Maybe it’s the mountain air. Maybe it’s because for the first time in three years, the World Economic Forum meeting is back to normal as a physical gathering in Switzerland in January. For whatever reason, the world’s bankers, CEOs, and policymakers are sounding cautiously optimistic about 2023.
Take the world’s second-largest economy: China. On Tuesday, Vice Premier Liu He said Chinese life had returned to normal with the lifting of pandemic restrictions. “We are confident China’s growth will most likely return to its normal trend,” he added.
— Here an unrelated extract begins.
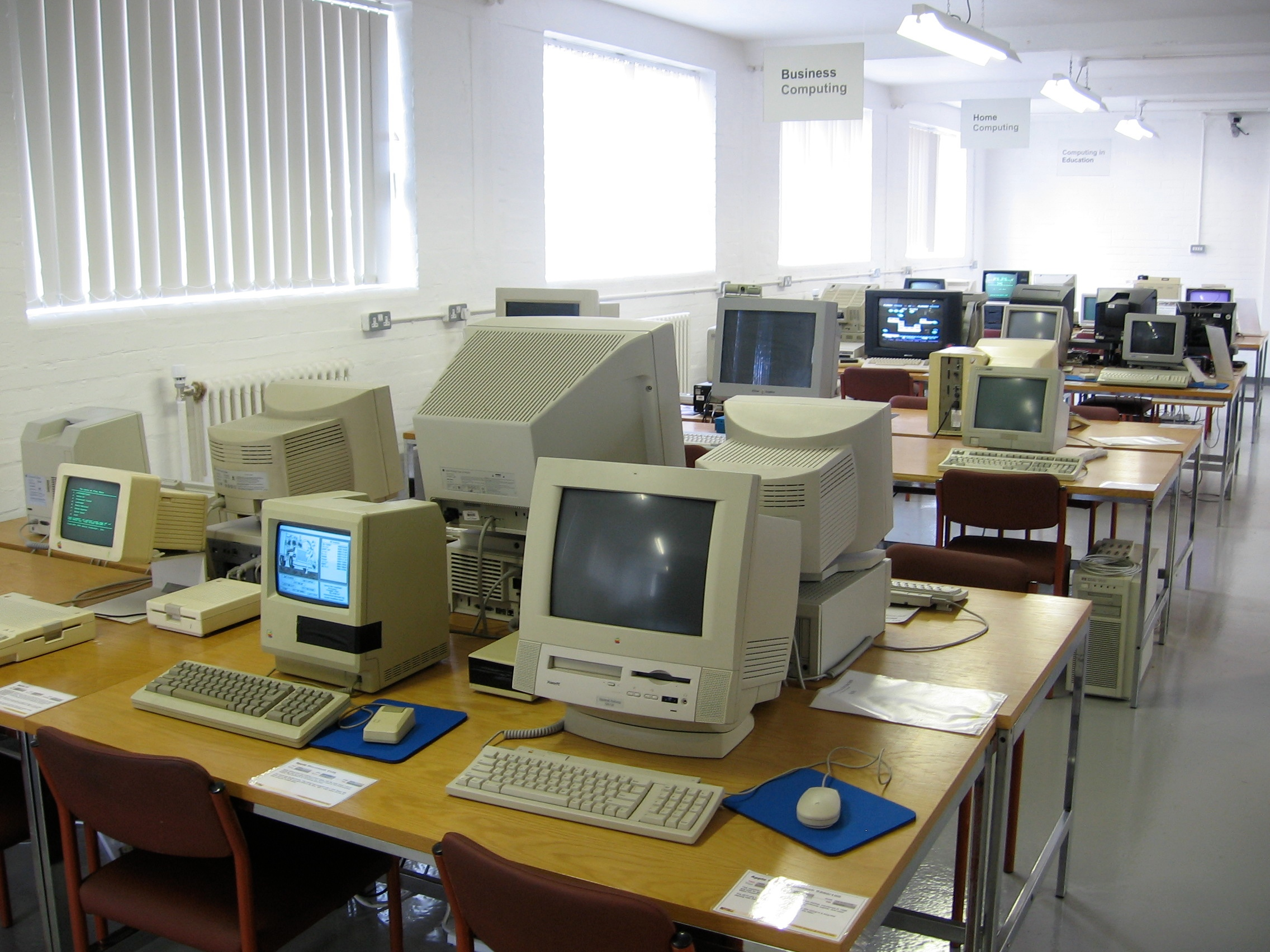 File:Working vintage computers at National Museum of Computing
If he’s right, China’s growth would nearly double from 3% last year, helping to buoy the world economy at a time when the West is slowing.
The head of OPEC: “We’re seeing signs of green” for the global economy, OPEC Secretary-General Haitham Al-Ghais told Bloomberg Television in Davos. The chairman of tech and engineering giant ABB: The worst of the computer chip shortage is over, Peter Voser told CNBC. At the International Monetary Fund, First Deputy Managing Director Gita Gopinath now expects “improvement” in the latter half of 2023.
Even in Germany, hit hard by the war in Ukraine, Chancellor Olaf Scholz said the nation’s energy supply is now secure despite Russia’s cutoff of natural gas. The move is also speeding up Germany’s transition to green energy, he added.
The world economy still has several valleys of risk to navigate in 2023 – such as uncertainties regarding inflation, recession, and interest rates. But at least there’s some sunlight on the peaks.